Inspirational Woman: Paloma Marin | European Regional Director, WEConnect International

Meet Paloma Marin

European Regional Director, WEConnect International

In this piece, we caught up with Paloma Marin, Regional Director for Europe at WEConnect International. We talk to her about her career journey, how her family played a part in her success and what advice she would give to her younger self.

I am Paloma Marin, a woman with a free and wild soul, in the constant search for growth and expansion.

I have changed lives several times, starting with leaving my native country (Spain) at the age of 3 and having grown up until the age of 20 in different countries in Africa, Asia and Latin America. This life experience has made me a woman without fear of change, very curious and very aware of the infinite ways of inhabiting the world.

My interest in human behavior constantly pushes me to enrich my knowledge to better serve the world. Although I studied a degree in International Relations and Political Science in the UK and started my professional career in the field of marketing for large companies in Silicon Valley, I have not stopped professionally forming myself. I am certified as a Life Coach and in ThetaHealing.

In my professional life I have taken on many challenges – jumping into the unknown on several occasions to explore other areas of myself that I am interested in discovering and developing. After many years in the world of technology, I changed my career path to dedicate myself to the economic empowerment of women, as the Regional Director for Europe at WEConnect International. WEConnect International is a global non-profit organisation with a mission to drive more money into the hands of women-owned businesses, enabling them to connect with some of the largest buying organisations in the world and succeed in global value chains.
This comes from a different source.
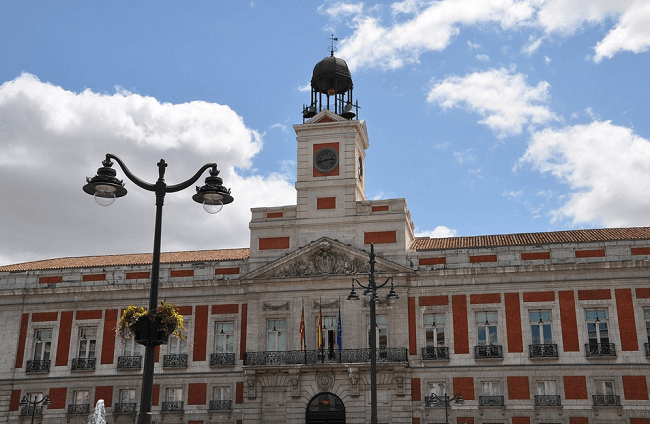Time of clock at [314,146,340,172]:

I have lived several lives in one, and it excites me to think that there are still many more to live.

Did you ever sit down and plan your career?
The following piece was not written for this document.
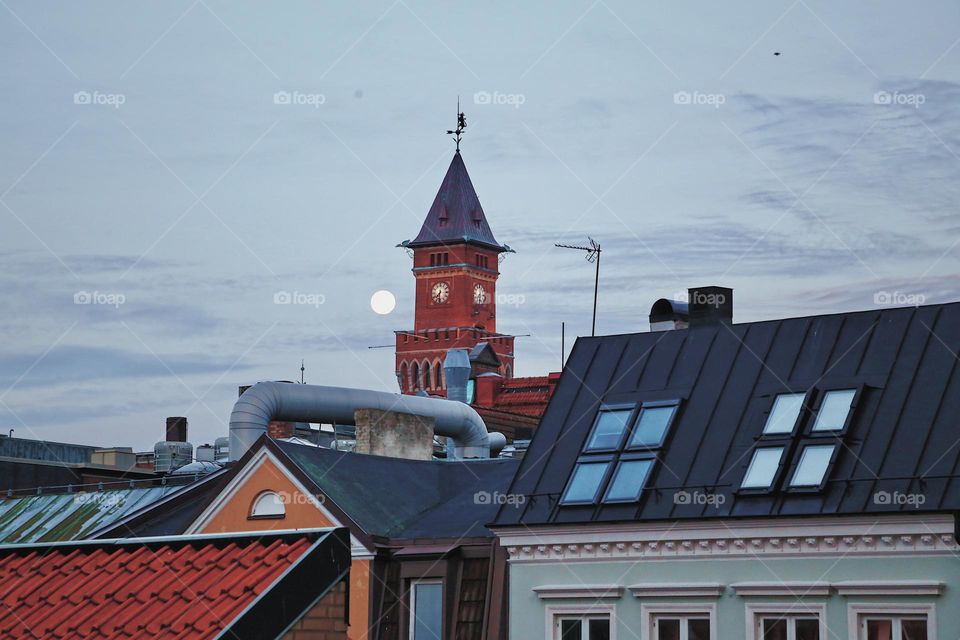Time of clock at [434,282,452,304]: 7:31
I would love to say that I did, but the reality is that I didn’t, it took me a long time to know what I wanted to do. I finished my degree in International Relations & Political Science and thought I would go into that line of work. Instead I ended up starting my career in big Tech. From an early age, I always had a strong calling for serving others, specifically women. I found ways to do this through my corporate job, leading the women in tech network, but eventually I knew I wanted to do more. My career moves have been driven by my purpose and my passion; I have let these by my GPS. That is how I ended up at WEConnect International, and so far, it is worked out quite well.

Have you faced any challenges along the way?
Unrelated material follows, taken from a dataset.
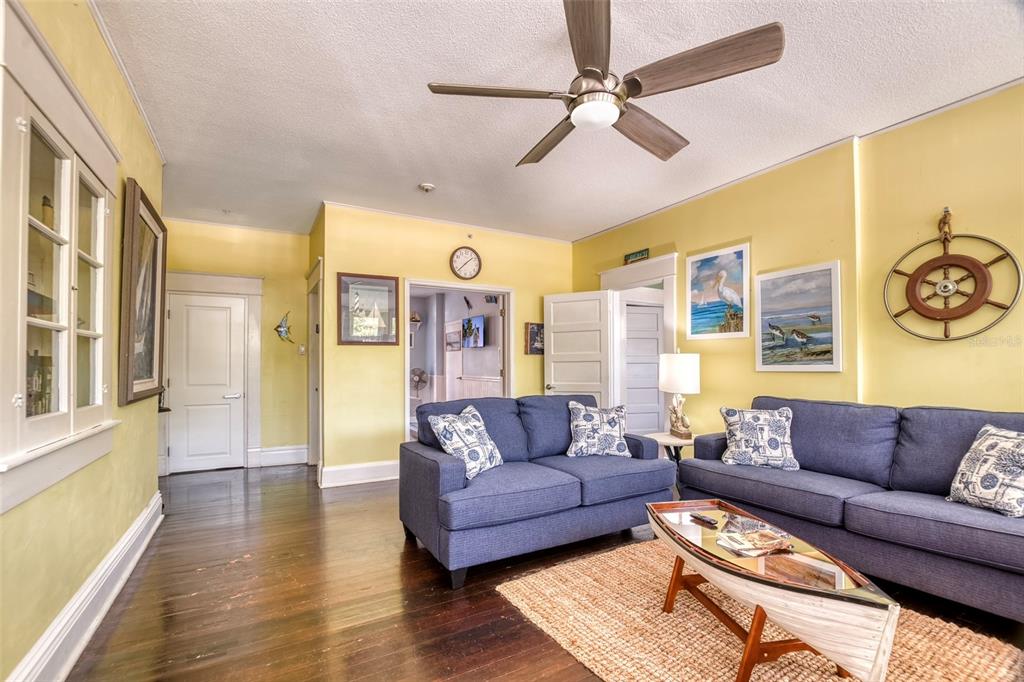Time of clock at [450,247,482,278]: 1:37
Absolutely, I think one of my biggest challenges is that I struggled with impostor syndrome for a long time. I started my career in an industry that was hugely male dominated, not only was I often the only woman in the room but also the youngest by far. It took a lot of internal work to overcome it and see the fact that I was 1.) a woman and 2.) much younger than everyone in the room – as a huge advantage. It allowed me to think differently, to bring diversity of thought, strategy, and perspective.

Something that really helped me was having conversations with senior peers that I admired. The more I vulnerably opened up, the more I realised that everyone I spoke to (including individuals in executive level positions) felt or had felt the same way at some point in their careers. Know you are not alone. A few other things that helped: distinguishing humility and fear. Letting go of perfectionism. Keing kind to myself. Tracking my success – I cannot emphasize this enough. Talk with your mentor or someone more tenured that you really admire. Always say “Yes” to opportunities.

What one thing do you believe has been a major factor in you achieving success?

My family. I attribute a large part of my success to them. They have instilled in me that the only limit to my success and to achieving my dreams is myself. They taught me to believe in myself wholeheartedly which translated into everything I set myself out to do.

If you could change one thing to accelerate the pace of change for Gender Equality in organisations, what would it be?

Commit: Build the case among senior management, understand current gaps, acknowledge bias, set targets, and communicate the benefits of promoting gender parity across the organization. Embed change by creating programmes that address your company’s core concerns, inclusive of efforts to address pay gaps, parental leave, performance reviews, hiring processes, mentoring, sponsoring, and safety and management training. Scale your initiative beyond your company and promote change in your industry, community, value chains and wider society

If you could give one piece of advice to your younger self what would it be?

You don’t have to work twice as hard to prove your worth. It is a mistake that ends up taking its toll and your success will not depend on it, it can even harm you. Learn to say no. Do not push yourself so much, have a personal life, balance your life. Always train yourself in the specific areas you need and work on your (feminine) leadership. Not everyone knows that we are born with leadership potential that we can increase during our lifetime. You can level up, be a better leader. Apply digital transformation to your veins if you have not already done so, generate networks with other women, and accompany them on their journey, support them. And seek happiness in everything you do; that is the most important.

What is your next challenge and what are you hoping to achieve in the future?

My next challenge is to succesfully grow WEConnect International in Europe, to expand our reach so we can drive more money into the hands of women-owned businesses in the region. Grow our network of women-owned businesses as well as qualified buyers in Europe. There is so much untapped potential. Personally, I am also working to launch a podcast aimed at women – where I will talk about all sort of taboo topics and issues and the tools that have helped me over those issues to get to where I am today.